Aptitude - Time and Distance - Discussion

Then what is the speed of Sameer?

If suppose x speed abay cover in y+2 time.

Then 2x speed he covered in y-1. (here why is sameer to cover time).

Then different between time = (y+2) - (y-1) =3. So.

First covered time - second covered time = 3.

Distance = 30.

Abhay's normal speed = x.
Abhay doubles speed = 2x.
Sameer's time = t.

t+2 = 2 hrs + sameer's time.

t-1 = 1 hr less than sameer's time.

[30/x] - [30/2x] = [t+2] - [t-1].
[30/x] - [30/2x] = 3.

[1/x] - [1/2x] = 1/10.
(2-1) /2x = 1/10.

1/2x = 1/10.
2x = 10.

x = 5 km/hr.

Can any one use proper formula of maths to solve this question because it is all confusing?

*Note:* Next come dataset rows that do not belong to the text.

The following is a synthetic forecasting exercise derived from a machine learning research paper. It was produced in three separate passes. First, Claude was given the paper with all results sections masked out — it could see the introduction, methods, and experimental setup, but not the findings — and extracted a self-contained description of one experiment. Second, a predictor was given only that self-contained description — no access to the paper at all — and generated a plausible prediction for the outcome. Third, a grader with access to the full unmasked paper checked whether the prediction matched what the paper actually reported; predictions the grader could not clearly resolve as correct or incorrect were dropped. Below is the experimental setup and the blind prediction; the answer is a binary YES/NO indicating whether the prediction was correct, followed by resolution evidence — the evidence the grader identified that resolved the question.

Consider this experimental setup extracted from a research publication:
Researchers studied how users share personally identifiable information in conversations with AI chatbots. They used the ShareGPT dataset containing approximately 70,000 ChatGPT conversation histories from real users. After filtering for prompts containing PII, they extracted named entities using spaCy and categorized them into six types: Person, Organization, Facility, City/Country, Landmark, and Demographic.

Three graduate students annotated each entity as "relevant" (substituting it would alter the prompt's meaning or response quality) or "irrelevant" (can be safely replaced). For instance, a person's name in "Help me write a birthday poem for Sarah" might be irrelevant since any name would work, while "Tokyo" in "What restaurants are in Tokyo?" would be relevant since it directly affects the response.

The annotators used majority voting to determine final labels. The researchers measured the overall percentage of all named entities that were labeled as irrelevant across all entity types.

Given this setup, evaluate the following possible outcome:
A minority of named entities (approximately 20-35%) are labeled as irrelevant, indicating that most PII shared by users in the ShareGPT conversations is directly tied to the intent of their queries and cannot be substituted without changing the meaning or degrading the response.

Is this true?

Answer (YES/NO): NO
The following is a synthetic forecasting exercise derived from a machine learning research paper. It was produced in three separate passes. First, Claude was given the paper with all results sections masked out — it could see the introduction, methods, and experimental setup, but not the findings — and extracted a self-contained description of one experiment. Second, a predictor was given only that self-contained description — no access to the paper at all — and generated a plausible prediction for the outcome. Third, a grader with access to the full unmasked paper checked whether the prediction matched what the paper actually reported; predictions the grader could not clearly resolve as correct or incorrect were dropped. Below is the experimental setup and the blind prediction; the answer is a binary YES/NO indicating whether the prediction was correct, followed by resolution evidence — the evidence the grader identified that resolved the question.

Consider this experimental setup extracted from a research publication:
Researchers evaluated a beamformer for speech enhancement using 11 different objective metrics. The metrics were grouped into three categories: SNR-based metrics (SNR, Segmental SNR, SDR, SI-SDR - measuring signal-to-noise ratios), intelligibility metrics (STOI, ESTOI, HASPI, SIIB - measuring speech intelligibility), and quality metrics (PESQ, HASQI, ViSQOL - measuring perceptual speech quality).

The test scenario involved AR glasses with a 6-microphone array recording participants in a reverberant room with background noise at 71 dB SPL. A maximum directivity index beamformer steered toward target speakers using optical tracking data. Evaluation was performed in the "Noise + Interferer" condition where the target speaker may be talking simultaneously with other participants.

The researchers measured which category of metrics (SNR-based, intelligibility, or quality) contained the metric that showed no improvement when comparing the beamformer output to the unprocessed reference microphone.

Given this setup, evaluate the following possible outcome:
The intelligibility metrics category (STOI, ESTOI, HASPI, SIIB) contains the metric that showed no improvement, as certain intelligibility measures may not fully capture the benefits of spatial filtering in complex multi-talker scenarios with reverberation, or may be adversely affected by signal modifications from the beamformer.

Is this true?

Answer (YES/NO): NO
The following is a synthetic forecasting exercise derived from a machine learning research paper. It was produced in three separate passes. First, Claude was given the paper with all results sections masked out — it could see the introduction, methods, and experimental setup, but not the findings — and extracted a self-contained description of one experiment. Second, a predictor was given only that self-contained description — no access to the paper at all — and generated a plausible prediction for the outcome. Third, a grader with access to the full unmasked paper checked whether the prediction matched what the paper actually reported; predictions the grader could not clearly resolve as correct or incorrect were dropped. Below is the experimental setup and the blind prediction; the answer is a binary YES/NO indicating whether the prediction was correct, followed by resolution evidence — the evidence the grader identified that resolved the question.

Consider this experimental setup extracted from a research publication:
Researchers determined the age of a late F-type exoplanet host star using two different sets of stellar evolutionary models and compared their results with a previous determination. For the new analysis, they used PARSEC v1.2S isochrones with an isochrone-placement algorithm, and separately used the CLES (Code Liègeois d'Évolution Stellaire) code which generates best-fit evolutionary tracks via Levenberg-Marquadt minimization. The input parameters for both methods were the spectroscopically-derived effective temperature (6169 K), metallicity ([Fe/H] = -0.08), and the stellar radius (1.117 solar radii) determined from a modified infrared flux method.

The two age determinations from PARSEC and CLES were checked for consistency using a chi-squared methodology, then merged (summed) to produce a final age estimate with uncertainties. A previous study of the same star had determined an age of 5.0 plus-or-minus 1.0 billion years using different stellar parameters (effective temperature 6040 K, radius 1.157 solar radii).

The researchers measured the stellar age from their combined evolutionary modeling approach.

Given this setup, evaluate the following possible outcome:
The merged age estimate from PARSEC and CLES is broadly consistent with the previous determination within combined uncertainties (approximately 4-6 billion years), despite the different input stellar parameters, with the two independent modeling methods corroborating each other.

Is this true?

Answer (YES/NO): NO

Please explanation clearly.

Hey just stick with anyone solution then you will definitely sure about the solution, don't go for each and every solution. Because it will confuse you. And yes nice explanation by @Devi :).

How 3 comes?

Guys please solve this question by answer don't get confused.

Example: 1st option is 5 km/hr if we take then Abhaya speed 30/5 = 6 hr then Sameer has time 4 hr means Abay has 2 hr more then Sameer after then speed double means 10 km/hr, Abhay takes time 30/10 = 3 hr mean 1 hr less then Sameer. So 1st option is correct answer.

We know that:

D = ST.

Case 1 : Let's x be the time taken by Sameer.

So, 30 = s(x+2) ----- 1.

Case 2: If Abhay doubles the speed, 1 hr less than Sameer.

So 30 = 2s(x-1) ----- 2.

Equate 1 and 2.

We can get x+2 = 2x-1.

x = 4.

Put x = 4 in any of the equation.

So we will get s = 5 km/hr.

Please I'm not getting how that 3 came please explain anyone?

Please, anyone explain from where 3 came?